SAP on Azure
The presented resiliency recommendations in this guidance include Azure SAP Solution and associated resources and settings.
Refer to -
- Azure Center for SAP Solutions
- Opensource Quality Checks
- Openssource Inventory Checks
Summary of Recommendations
Recommendations Details
SAP-1 - Ensure that each SAP production system is designed for high availability across availability zones
Category: Availability
Impact: High
Guidance
Azure Availability Zones are physically separate locations within each Azure region that are tolerant to local failures. Use availability zones to protect your applications and data against unlikely data center failures. Ensure each single point of failure of each SAP production system is protected with high availability using multiple availability zones. If you cannot deploy across different zones in a region, then refer to Microsoft guidance for High availability deployment options for SAP workload.
Resources
- SAP ACSS Quality Insights
- OpenSource Inventory Checks
- OpenSource Quality Checks
- Move Regional SAP HA to Zonal
- High Availability Deployment Options for SAP
Resource Graph Query
// under-development
SAP-2 - Run SAP application servers on two or more VMs using VMSS Flex
Category: Availability
Impact: High
Guidance
Use Virtual Machines Scale Set (VMSS) with flexible orchestration to distribute the virtual machines across specified zones and within each zone to also distribute VMs across different fault domains within the zone on a best effort basis. Configure VMSS Flex following Microsoft recommendation for SAP workload using the right mode and correct settings. If you aren’t currently using VMSS Flex for SAP application servers and also not using Availability Sets with Fault domain & Update domain distribution, then you should consider moving to VMSS Flex architecture to improve the resiliency posture of your SAP deployment. The following blog post in links below outlines the details on the process of migrating existing SAP workloads that are deployed in an availability set or availability zone to a flexible scale set with FD=1 deployment option.
Resources
- OpenSource Inventory Checks
- Virtual machine Scale Set SAP Deployment Guide
- Considerations for Flexible VM Scale Sets for SAP
- Migrate existing SAP system VMs to VMSS Flex
Resource Graph Query
// Azure Resource Graph Query
// Find all VMs that are not associated with a VMSS Flex instance
resources
| where type =~ 'Microsoft.Compute/virtualMachines'
| where isnull(properties.virtualMachineScaleSet.id)
| project recommendationId="vm-1", name, id, tags
SAP-9 - If using single-instance VMs all OS and data disks must be Premium SSD or Ultra Disk
Category: Availability
Impact: High
Guidance
For single-instance VMs, both OS and data disks must be either Premium SSD or Ultra Disk to achieve the single-instance SLA of 99.9% availability.

INFORMATION PROVIDED:

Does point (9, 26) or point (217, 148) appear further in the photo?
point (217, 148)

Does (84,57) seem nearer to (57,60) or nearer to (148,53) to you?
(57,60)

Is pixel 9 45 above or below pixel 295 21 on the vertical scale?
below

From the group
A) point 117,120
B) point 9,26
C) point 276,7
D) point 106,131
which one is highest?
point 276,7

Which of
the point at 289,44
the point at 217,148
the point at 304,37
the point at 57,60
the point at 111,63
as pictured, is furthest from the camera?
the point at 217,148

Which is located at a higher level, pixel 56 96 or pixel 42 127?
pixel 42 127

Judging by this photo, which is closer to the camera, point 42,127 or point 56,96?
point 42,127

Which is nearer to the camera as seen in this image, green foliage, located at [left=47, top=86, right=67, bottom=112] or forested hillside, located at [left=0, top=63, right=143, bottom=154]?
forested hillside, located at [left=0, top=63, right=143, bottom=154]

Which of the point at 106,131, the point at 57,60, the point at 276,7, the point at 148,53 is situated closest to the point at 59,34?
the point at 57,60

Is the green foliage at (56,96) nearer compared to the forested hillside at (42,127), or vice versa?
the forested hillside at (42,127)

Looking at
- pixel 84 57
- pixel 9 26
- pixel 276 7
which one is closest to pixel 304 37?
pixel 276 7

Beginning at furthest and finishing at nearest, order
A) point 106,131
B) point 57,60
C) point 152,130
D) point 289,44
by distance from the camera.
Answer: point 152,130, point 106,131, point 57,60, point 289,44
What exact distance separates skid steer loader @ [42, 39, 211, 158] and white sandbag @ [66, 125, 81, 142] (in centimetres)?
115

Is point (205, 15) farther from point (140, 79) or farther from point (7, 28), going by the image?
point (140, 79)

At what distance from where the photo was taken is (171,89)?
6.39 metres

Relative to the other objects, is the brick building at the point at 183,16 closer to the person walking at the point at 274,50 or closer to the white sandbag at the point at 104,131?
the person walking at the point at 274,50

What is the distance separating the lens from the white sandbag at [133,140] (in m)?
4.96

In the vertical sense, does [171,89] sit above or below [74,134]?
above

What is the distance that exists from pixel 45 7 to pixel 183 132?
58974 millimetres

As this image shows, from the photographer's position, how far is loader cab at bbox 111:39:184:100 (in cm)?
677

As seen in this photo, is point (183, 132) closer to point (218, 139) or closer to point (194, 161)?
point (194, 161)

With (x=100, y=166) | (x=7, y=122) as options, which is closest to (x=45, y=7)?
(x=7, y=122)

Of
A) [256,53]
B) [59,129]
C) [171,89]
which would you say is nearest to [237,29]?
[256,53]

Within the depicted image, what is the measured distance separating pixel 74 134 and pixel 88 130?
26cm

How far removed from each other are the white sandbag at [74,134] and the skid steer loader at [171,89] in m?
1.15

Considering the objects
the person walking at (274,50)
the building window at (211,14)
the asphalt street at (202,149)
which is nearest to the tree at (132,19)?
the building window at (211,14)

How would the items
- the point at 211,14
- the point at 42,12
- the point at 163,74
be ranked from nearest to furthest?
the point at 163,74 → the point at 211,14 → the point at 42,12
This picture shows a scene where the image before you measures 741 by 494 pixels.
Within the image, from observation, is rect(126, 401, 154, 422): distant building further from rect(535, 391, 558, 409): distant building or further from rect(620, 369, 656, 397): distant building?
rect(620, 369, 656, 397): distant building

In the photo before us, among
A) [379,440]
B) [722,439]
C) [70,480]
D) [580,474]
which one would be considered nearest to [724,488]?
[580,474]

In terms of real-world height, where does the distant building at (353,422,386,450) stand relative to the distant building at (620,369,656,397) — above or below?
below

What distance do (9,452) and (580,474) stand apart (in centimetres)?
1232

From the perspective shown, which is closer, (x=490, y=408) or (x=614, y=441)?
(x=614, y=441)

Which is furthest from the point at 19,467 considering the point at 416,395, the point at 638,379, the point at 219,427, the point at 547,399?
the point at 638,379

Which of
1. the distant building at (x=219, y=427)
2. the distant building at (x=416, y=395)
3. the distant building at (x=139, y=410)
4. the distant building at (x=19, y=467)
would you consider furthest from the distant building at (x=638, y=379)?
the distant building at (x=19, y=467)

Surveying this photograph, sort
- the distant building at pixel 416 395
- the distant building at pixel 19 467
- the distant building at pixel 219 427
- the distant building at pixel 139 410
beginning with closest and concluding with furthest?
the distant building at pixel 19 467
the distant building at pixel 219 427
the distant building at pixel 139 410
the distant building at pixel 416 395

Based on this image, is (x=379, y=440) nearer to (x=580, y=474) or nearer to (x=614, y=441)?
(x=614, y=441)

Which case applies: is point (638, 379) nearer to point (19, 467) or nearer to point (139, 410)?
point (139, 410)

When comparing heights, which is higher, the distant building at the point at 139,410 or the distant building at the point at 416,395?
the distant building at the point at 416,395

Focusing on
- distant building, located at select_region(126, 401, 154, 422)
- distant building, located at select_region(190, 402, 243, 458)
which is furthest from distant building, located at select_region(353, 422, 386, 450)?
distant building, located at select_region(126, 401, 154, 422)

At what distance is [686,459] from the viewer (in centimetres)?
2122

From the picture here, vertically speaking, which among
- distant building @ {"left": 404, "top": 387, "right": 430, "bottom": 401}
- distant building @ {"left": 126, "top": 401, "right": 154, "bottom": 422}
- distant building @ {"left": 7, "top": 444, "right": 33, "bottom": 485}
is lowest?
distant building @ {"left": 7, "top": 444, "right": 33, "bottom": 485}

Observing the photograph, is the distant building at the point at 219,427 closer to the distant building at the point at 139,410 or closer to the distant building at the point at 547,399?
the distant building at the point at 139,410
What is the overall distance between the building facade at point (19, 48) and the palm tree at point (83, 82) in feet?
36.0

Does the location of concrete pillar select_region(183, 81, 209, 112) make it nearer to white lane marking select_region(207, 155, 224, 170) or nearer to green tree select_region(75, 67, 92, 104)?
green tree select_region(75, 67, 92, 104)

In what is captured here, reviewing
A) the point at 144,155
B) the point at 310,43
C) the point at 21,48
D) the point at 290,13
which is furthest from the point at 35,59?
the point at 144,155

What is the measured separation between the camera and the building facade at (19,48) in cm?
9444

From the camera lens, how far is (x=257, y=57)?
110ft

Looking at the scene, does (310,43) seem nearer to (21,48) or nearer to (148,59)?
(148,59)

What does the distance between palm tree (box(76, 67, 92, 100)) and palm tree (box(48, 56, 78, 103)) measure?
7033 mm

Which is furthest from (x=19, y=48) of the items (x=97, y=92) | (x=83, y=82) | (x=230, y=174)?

---

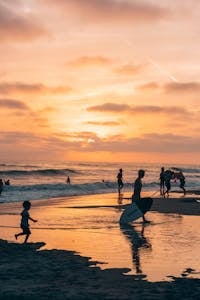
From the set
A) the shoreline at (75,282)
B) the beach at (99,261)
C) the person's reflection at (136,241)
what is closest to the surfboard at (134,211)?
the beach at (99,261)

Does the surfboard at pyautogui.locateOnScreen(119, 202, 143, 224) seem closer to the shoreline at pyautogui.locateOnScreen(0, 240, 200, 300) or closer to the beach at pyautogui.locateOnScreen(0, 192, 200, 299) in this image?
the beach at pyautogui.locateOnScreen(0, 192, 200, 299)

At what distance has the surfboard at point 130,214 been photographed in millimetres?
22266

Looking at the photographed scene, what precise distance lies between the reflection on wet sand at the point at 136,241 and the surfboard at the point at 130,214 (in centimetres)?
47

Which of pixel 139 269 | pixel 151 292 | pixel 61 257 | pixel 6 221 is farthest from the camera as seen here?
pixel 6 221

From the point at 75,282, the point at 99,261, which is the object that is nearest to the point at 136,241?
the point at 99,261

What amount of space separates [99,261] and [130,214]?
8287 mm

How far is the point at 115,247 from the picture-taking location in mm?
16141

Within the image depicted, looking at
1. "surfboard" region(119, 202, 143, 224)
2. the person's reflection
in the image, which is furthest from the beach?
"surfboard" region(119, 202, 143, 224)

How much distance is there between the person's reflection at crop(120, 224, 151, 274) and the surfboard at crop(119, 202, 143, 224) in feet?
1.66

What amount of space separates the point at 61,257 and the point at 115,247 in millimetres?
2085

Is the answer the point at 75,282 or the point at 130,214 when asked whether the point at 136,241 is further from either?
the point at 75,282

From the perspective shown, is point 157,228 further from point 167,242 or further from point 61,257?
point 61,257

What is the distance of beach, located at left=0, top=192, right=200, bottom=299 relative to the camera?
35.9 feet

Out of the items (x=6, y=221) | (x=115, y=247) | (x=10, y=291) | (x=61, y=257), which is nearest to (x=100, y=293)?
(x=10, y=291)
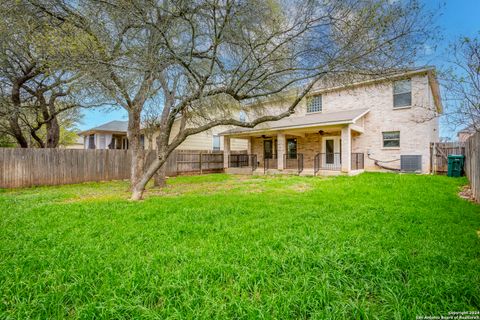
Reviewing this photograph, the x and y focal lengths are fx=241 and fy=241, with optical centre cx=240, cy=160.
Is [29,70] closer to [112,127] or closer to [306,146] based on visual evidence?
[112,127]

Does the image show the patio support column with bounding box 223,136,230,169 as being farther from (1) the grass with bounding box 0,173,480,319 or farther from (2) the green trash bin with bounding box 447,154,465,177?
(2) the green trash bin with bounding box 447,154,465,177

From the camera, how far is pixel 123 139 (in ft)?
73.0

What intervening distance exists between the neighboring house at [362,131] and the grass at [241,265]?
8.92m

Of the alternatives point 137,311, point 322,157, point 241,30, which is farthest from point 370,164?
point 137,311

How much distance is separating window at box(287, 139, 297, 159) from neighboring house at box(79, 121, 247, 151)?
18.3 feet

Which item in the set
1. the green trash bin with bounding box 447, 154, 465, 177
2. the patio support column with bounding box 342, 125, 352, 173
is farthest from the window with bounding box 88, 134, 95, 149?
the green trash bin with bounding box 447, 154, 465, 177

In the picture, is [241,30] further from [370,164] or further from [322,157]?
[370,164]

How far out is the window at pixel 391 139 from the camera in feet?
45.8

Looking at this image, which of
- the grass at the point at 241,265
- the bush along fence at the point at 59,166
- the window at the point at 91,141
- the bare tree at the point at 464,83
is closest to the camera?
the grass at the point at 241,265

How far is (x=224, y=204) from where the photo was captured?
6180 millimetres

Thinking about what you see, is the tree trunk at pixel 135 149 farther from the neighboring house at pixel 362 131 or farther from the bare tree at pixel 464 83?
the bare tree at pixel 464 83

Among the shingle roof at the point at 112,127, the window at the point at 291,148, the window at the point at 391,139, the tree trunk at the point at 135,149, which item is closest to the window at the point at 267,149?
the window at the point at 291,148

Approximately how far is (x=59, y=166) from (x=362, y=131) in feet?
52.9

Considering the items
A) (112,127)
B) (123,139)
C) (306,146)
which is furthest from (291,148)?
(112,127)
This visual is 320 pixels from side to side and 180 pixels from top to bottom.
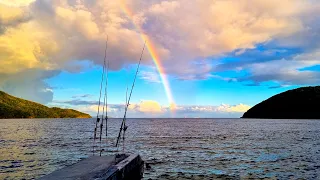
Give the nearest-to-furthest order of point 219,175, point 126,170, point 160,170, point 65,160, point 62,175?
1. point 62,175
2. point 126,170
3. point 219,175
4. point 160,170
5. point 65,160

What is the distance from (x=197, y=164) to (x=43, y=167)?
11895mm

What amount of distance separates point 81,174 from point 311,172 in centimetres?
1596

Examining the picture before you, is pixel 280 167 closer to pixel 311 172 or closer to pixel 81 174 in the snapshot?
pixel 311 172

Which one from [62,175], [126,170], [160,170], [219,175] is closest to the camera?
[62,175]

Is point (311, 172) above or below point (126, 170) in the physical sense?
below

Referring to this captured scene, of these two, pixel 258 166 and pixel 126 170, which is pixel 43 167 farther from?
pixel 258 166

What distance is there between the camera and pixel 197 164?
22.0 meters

==

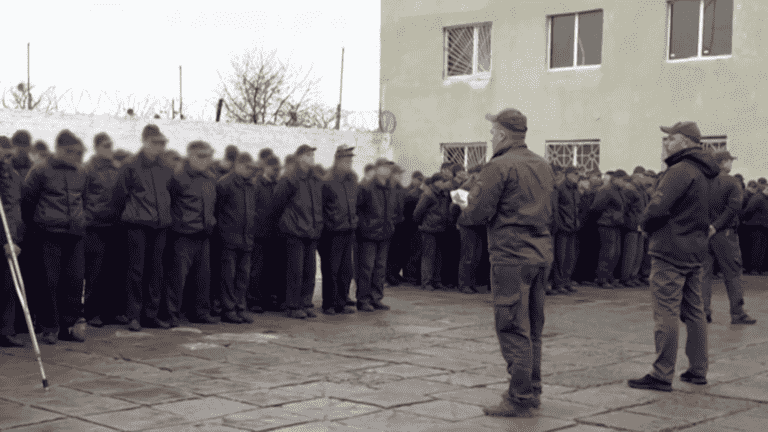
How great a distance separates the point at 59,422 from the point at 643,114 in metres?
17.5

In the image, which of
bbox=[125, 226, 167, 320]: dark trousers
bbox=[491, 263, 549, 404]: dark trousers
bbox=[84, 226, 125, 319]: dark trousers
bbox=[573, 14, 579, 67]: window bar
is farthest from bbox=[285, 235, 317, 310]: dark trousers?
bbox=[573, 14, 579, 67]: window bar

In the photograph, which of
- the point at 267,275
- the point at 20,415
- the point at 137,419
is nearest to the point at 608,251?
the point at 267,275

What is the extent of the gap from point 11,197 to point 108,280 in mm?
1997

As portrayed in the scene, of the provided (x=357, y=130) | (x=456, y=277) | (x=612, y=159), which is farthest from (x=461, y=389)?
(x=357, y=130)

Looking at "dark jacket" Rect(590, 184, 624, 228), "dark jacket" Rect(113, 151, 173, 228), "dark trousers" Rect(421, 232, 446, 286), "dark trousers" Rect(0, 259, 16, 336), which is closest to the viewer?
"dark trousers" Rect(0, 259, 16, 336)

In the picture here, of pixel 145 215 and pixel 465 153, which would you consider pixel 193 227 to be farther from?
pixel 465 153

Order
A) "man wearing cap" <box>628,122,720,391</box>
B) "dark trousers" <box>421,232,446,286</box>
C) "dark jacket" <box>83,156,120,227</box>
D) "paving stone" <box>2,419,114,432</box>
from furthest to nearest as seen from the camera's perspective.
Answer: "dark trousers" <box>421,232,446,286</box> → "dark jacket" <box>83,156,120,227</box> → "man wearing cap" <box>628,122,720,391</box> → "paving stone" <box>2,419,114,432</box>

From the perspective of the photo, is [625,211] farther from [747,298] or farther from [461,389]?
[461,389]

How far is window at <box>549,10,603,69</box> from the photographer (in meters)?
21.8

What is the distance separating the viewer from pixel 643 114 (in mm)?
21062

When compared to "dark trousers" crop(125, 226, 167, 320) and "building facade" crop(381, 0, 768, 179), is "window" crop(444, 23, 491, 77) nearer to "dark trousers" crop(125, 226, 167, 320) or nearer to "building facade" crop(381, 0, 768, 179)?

PARTS OF THE EXERCISE:
- a) List every resource named under the SAP-1 recommendation in the SAP on Azure guidance.
- b) Extend the SAP on Azure guidance, starting right after its final sentence.

ANSWERS FOR THE TASKS:
- a)
- SAP ACSS Quality Insights
- OpenSource Inventory Checks
- OpenSource Quality Checks
- Move Regional SAP HA to Zonal
- High Availability Deployment Options for SAP

- b)
Resources
- SAP ACSS Insights
- OpenSource Inventory Checks
- OpenSource Quality Checks
- VM SLA
- SAP Storage Planning Guide
Resource Graph Query
// Azure Resource Graph Query
// Find all VMs that have an attached disk that is not in the Premium or Ultra sku tier.
resources
| where type =~ 'Microsoft.Compute/virtualMachines'
| extend lname = tolower(name)
| join kind=leftouter(resources
| where type =~ 'Microsoft.Compute/disks'
| where not(sku.tier =~ 'Premium') and not(sku.tier =~ 'Ultra')
| extend lname = tolower(tostring(split(managedBy, '/')[8]))
| project lname, name
| summarize disks = make_list(name) by lname) on lname
| where isnotnull(disks)
| project recommendationId = "vm-24", name, id, tags, param1=strcat("AffectedDisks: ", disks)
SAP-14 - Ensure that the data is replicated synchronously (SYNC mode) between the primary and secondary database hosting VM nodes
Category: Availability
Impact: High
Guidance
High availability for databases should be implemented using database native replication technologies and the data should be replicated synchronously that is in SYNC mode from primary database to a stand-by node.
Resources
Resource Graph Query
// under-development
SAP-15 - Ensure that SAP shared file systems are designed for high availability and when possible using availability zones
Category: Availability
Impact: High
Guidance
SAP shared file systems such as /sapmnt, /usr/sap/trans, interfaces should be made highly available.
In case of Azure File Shares, we recommend that you use ZRS (Zone-redundant storage). In case of Azure NetApp Files, we recommend that you use Zonal replication for your volumes.
You should review the results of individual checks on other Azure services to ensure SAP shared file systems are designed to protect from zonal failure: ST-1, ANF-1, ANF-6
Resources
Resource Graph Query
// under-development
SAP-16 - Test high availability solutions thoroughly to ensure fail overs work as expected
Category: Availability
Impact: High
Guidance
Test all high availability solutions thoroughly (including kernel panic in Linux VMs and also fail-back). Include zonal failure scenarios in your testing, the testing should confirm that each layer of your SAP solution including database, central services, application servers and shared file systems is configured correctly for zone redundancy, the solution meets RPO = 0 and the application fails over automatically meeting your RTO. The fail back can be either automatic or manual.
Resources
Resource Graph Query
// under-development
SAP-18 - Remove unwanted location constraints from Linux Pacemaker clusters
Category: Availability
Impact: High
Guidance
When executing a migrate command in a Linux Pacemaker cluster, the system generates a temporary “prefer” location constraint, aiming to move a resource to a specified node. This constraint prioritizes the target node for the resource temporarily without permanently altering the cluster’s configuration.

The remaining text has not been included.